The 1958–1991 script is based on the Macedonian Cyrillic alphabet, with a few letters representing Macedonian sounds removed and new letters for Azerbaijani sounds added.

From 1918 until 1939
Aa, Bв, Cc, Çç, Dd, Ee, Əə, Ff, Gg, Ƣƣ, Hh, Ii, Ьь, Jj, Kk, Qq, Ll, Mm, Nn, Oo, Ɵɵ, Pp, Rr, Ss, Şş, Tt, Uu, Vv, Xx, Yy, Zz, Ƶƶ

From 1939 until 1958
Аа, Бб, Вв, Гг, Ғғ, Дд, Ее, Ёё, Әә, Жж, Зз, Ии, Йй, Кк, Ққ, Лл, Мм, Нн, Оо, Өө, Пп, Рр, Сс, Тт, Уу, Үү, Фф, Хх, Һh, Цц, Чч, Ҷҷ, Шш, Щщ, ъ, Ыы, ь, Ээ, Юю, Яя, ' (apostrophe)

From 1958 until 1991
Аа, Бб, Вв, Гг, Ғғ, Дд, Ee, Әә, Жж, Зз, Ии, Ыы, Јј, Кк, Ҝҝ, Лл, Мм, Нн, Оо, Өө, Пп, Рр, Сс, Тт, Уу, Үү, Фф, Хх, Һһ, Чч, Ҹҹ, Шш, ' (apostrophe)

From 1991 until 1992
Aa, Ää, Bb, Cc, Çç, Dd, Ee, Ff, Gg, Ğğ, Hh, Xx, Iı, İi, Jj, Kk, Qq, Ll, Mm, Nn, Oo, Öö, Pp, Rr, Ss, Şş, Tt, Uu, Üü, Vv, Yy, Zz

Since 1992
Aa, Bb, Cc, Çç, Dd, Ee, Əə, Ff, Gg, Ğğ, Hh, Xx, Iı, İi, Jj, Kk, Qq, Ll, Mm, Nn, Oo, Öö, Pp, Rr, Ss, Şş, Tt, Uu, Üü, Vv, Yy, Zz

The Azerbaijani alphabet is the same as the Turkish alphabet, except for ə, x, and q, the sounds for which do not exist in Turkish.
An interesting fact about the alphabet is the existence of schwa (Ə ə). When the new Latin script was introduced on December 25, 1991, A-umlaut was selected to represent the sound /æ/. However, on May 16, 1992, it was replaced by the schwa. Although use of Ä ä (also used in Tatar, Turkmen, and Gagauz) seems to be a simpler alternative as the schwa is absent in most character sets, particularly Turkish encoding, it was reintroduced; the schwa had existed continuously from 1929 to 1991 to represent Azeri's most-common vowel, in both post-Arabic alphabets (Latin and Cyrillic) of Azerbaijan.

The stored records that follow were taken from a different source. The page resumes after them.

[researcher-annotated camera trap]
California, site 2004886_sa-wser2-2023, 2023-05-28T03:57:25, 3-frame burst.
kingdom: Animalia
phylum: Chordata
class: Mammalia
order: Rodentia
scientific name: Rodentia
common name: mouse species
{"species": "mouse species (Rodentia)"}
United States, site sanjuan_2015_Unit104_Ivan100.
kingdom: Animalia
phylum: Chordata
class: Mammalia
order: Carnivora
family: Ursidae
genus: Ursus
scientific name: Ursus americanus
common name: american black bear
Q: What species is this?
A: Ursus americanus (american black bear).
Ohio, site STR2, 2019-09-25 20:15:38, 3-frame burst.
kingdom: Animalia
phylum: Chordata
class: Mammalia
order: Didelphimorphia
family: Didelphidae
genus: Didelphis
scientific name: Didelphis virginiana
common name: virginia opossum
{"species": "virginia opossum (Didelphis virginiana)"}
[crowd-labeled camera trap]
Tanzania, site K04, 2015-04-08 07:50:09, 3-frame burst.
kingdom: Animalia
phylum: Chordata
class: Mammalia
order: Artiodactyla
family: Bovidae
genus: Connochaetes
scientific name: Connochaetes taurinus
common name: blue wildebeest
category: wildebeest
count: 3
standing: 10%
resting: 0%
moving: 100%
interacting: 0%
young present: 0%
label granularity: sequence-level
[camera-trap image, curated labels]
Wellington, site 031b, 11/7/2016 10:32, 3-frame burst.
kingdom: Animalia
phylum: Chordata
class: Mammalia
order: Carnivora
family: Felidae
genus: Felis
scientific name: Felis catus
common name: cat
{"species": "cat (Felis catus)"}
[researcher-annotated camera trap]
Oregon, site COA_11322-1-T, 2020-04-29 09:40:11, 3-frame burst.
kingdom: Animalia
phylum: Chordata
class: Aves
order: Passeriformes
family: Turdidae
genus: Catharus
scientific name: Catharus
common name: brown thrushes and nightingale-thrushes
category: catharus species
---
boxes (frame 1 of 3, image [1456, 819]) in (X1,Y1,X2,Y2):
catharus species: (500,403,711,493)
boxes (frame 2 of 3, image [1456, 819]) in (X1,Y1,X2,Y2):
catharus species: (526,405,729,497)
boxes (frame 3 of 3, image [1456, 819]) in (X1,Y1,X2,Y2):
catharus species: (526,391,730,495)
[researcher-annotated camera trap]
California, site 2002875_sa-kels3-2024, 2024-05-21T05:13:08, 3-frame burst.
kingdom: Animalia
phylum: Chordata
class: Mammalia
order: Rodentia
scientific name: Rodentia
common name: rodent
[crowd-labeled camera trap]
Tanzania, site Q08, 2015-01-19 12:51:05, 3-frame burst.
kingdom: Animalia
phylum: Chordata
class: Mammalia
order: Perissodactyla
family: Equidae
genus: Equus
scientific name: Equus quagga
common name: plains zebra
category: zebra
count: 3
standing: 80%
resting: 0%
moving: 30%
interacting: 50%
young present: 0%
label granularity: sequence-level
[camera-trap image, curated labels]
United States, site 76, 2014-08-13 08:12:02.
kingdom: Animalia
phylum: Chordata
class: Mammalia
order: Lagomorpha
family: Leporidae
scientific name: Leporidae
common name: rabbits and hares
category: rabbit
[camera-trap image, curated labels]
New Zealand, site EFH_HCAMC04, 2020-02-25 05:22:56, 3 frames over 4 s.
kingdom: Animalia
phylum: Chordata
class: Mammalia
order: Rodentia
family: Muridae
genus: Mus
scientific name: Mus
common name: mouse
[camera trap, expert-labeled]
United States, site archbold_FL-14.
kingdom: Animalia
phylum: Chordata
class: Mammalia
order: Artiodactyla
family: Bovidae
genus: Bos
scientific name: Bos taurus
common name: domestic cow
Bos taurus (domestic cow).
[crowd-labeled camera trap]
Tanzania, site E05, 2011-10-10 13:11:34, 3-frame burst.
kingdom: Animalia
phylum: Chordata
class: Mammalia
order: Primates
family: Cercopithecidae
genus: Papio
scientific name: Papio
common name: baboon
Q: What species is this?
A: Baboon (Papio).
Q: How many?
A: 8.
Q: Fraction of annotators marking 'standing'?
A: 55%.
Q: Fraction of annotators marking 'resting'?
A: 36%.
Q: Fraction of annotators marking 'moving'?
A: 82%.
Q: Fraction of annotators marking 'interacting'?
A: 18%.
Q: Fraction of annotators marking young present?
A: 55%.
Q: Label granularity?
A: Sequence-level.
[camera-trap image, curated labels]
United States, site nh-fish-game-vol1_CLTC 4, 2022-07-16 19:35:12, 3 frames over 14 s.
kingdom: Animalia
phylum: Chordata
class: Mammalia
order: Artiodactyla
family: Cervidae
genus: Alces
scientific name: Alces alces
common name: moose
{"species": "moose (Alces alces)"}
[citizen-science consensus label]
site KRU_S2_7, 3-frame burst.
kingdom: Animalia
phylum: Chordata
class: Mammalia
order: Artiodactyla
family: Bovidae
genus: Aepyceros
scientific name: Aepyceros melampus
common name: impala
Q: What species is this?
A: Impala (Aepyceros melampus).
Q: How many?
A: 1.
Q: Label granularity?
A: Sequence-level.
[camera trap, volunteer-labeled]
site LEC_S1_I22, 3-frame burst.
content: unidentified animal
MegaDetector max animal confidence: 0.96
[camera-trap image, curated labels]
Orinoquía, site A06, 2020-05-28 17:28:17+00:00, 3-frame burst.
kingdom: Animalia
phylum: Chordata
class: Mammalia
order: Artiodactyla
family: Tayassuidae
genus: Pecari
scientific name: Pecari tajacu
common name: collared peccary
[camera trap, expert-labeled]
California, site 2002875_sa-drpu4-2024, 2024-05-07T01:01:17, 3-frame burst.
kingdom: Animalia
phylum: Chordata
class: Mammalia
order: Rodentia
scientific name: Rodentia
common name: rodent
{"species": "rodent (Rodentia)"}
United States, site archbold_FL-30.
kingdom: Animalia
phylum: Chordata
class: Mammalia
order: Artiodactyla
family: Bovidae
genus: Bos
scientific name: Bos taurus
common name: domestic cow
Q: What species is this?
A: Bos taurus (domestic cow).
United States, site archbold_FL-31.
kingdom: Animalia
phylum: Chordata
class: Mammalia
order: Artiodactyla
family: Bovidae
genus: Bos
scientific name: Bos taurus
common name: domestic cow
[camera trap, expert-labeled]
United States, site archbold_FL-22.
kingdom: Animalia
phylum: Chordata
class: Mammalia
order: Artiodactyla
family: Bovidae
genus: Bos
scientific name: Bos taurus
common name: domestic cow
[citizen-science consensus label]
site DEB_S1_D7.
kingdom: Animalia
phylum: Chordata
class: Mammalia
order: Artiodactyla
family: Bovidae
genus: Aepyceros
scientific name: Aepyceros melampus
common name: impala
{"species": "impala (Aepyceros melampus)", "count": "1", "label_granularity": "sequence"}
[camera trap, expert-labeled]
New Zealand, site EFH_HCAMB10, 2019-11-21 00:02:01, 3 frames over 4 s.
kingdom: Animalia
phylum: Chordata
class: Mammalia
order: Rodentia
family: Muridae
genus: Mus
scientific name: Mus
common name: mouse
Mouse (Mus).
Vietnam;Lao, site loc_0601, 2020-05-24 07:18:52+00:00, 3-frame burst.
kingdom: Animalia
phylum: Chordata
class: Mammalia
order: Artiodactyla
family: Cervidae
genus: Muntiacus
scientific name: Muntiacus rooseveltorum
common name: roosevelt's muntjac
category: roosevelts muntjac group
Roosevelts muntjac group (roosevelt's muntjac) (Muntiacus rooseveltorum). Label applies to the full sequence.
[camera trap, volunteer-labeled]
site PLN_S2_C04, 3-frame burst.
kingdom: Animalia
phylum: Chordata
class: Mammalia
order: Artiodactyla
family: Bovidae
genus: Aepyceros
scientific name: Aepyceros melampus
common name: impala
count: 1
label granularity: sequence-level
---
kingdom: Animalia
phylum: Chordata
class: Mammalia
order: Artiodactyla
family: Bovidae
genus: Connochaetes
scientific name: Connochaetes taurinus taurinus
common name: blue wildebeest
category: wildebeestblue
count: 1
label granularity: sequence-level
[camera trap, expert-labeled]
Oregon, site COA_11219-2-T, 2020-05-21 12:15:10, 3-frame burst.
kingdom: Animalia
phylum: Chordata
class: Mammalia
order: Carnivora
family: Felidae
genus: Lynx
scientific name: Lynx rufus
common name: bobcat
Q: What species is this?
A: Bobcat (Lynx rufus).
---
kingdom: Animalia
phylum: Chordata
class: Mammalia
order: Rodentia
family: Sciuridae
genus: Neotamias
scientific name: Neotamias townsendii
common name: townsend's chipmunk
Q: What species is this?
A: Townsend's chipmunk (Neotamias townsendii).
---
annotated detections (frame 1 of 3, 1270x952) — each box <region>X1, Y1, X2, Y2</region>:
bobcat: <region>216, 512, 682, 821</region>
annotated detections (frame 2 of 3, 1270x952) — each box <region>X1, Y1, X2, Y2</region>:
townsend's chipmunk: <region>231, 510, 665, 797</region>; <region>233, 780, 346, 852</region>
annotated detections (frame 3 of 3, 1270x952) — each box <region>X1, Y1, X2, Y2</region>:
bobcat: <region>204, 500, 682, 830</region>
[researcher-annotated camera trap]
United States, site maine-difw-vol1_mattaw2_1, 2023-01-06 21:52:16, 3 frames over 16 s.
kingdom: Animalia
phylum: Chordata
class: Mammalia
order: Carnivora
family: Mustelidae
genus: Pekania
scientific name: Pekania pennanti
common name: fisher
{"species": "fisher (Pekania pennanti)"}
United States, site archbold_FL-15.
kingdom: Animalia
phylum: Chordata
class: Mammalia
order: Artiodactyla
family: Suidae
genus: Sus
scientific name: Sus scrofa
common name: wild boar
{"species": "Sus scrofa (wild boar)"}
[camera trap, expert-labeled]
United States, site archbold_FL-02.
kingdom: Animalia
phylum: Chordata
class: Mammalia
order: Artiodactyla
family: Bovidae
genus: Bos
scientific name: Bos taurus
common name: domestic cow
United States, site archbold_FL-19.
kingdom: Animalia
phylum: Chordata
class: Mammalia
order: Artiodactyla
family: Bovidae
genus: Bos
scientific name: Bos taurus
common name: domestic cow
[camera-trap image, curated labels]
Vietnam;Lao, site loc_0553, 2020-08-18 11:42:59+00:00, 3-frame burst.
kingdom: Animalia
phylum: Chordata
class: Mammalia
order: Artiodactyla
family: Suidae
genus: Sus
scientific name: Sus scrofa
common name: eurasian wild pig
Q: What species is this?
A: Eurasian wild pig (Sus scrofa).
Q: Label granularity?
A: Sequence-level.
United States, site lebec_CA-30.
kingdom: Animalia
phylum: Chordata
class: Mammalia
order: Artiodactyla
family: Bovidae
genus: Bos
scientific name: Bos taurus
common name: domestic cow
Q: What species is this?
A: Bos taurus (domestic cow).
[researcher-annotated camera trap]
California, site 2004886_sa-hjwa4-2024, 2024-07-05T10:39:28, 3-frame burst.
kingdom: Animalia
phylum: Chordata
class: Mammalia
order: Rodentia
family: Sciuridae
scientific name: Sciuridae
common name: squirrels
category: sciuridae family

Rock drawings of Gobustan, samples of Old Turkic script

The Old Turkic script is the alphabet used by the Göktürk and other early Turkic Khanates from at least the 7th century to record the Old Turkic language. It was later used by the Uyghur Empire. Additionally, a Yenisei variant is known from 9th-century Kyrgyz inscriptions, and it has likely cousins in the Talas Valley of Turkestan and the Old Hungarian script of the 10th century. The alphabet was usually written from right to left.
The script is named after the Orkhon Valley in Mongolia, where late 7th century inscriptions were discovered in an 1889 expedition by Nikolay Yadrintsev. These Orkhon inscriptions (Turkish: Orhun Yazıtları) were published by Vasily Radlov and deciphered by the Danish philologist Vilhelm Thomsen in 1893.